Restrictions imposed by the Legal Deposit Libraries Act 2003 mean the archive can only be accessed in library reading rooms.
The British Library said that there had been "some discussions into the possibility that the Act might be changed in future so that the archived copies of websites might be made available via the web.
"Making archived copies of material available online, and also allowing it to be indexed by search engines, could potentially affect the volume of web user traffic to the rights owner's live website and harm their business model," the statement added.
The project was announced in April this year and has since been archiving the entire UK web domain, including blogs, public tweets and Facebook pages.
It has already amassed billions of web pages.
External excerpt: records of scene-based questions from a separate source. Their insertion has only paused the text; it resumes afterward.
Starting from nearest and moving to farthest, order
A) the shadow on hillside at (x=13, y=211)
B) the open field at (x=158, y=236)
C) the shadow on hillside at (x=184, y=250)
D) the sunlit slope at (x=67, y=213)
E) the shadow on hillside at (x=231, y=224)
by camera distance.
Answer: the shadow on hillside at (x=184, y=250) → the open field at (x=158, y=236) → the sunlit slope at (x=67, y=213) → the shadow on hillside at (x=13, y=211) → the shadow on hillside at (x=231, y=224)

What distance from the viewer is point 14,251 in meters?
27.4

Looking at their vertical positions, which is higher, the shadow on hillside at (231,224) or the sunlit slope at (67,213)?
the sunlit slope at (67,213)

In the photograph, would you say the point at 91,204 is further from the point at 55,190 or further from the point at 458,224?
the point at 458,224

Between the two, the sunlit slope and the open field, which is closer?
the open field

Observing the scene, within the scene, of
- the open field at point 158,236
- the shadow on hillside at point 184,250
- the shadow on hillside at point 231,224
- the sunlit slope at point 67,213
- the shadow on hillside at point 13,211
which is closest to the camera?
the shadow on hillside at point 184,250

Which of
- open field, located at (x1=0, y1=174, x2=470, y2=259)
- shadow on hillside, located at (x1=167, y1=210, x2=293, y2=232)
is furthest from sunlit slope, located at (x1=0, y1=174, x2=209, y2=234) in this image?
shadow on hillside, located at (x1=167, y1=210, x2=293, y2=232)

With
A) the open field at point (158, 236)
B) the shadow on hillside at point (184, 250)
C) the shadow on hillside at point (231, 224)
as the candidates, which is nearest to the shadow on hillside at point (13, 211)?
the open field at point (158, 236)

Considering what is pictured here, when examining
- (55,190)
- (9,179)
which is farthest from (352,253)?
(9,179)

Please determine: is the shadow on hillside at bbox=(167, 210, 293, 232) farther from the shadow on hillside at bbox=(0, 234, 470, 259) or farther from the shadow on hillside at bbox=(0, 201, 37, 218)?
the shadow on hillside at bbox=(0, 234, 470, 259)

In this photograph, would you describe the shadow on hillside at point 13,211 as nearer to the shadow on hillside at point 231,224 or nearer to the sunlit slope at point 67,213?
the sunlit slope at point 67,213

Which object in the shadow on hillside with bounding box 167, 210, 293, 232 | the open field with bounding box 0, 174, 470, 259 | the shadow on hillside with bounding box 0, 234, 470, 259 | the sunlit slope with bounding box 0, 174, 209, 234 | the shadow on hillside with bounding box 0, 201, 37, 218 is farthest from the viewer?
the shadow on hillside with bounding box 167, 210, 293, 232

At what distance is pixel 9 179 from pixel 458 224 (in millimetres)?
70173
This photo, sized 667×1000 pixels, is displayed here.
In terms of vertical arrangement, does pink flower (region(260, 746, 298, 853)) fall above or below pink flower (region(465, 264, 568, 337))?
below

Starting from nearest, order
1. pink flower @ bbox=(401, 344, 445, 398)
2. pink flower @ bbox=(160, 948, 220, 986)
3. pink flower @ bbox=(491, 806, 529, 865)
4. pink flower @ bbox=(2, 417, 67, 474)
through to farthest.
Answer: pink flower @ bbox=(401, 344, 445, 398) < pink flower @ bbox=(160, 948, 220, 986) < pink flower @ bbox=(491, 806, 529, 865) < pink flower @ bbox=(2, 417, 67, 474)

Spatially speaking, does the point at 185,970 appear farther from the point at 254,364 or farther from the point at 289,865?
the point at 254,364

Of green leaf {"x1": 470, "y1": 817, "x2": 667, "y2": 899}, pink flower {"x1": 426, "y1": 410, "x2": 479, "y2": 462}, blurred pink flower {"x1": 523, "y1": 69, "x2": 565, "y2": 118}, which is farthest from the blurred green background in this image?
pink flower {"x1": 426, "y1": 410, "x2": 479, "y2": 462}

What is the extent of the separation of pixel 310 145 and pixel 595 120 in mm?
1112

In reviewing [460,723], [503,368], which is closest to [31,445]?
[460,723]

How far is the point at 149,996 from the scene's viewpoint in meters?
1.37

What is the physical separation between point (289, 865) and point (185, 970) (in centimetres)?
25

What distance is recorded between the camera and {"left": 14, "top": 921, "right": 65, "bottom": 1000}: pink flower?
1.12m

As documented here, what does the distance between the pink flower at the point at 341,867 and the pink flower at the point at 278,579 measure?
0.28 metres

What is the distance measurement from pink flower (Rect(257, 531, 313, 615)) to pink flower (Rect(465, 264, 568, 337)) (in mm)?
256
Anyone over 18 is able to get a free pass to the reading rooms and the collection can be viewed at the British Library, the National Library of Scotland, the National Library of Wales, the Bodleian Libraries, Cambridge University Library and Trinity College Library in Dublin.
Critics have attacked the decision and the length of time it has taken to get the archive available.
"What's particularly tragic here is that the 10 years of foot-dragging and obstructionism by British publishers has resulted in a loss of countless millions of older web pages that are now probably gone forever - and with them, a key part of the UK's early digital heritage," said Glyn Moody on tech news site Techdirt.
Speaking about the archive in April, Richard Gibby, of the British Library, admitted that a lot of material, including information after the London bombings in 2005, has already been lost in a "digital black hole".
Separate to the UK domain archive, the British Library also runs the UK web archive, which has collected more than 13,000 websites with the permission of rights holders. This is freely available online.
In the US, the Internet Archive charity has been copying the web since 1996. Its popular Wayback Machine is an archive of 364 billion web pages, designed to show people what sites looked like in past years.
Meanwhile, the National Library of Norway is planning to digitise all the books written in Norwegian by the mid-2020s.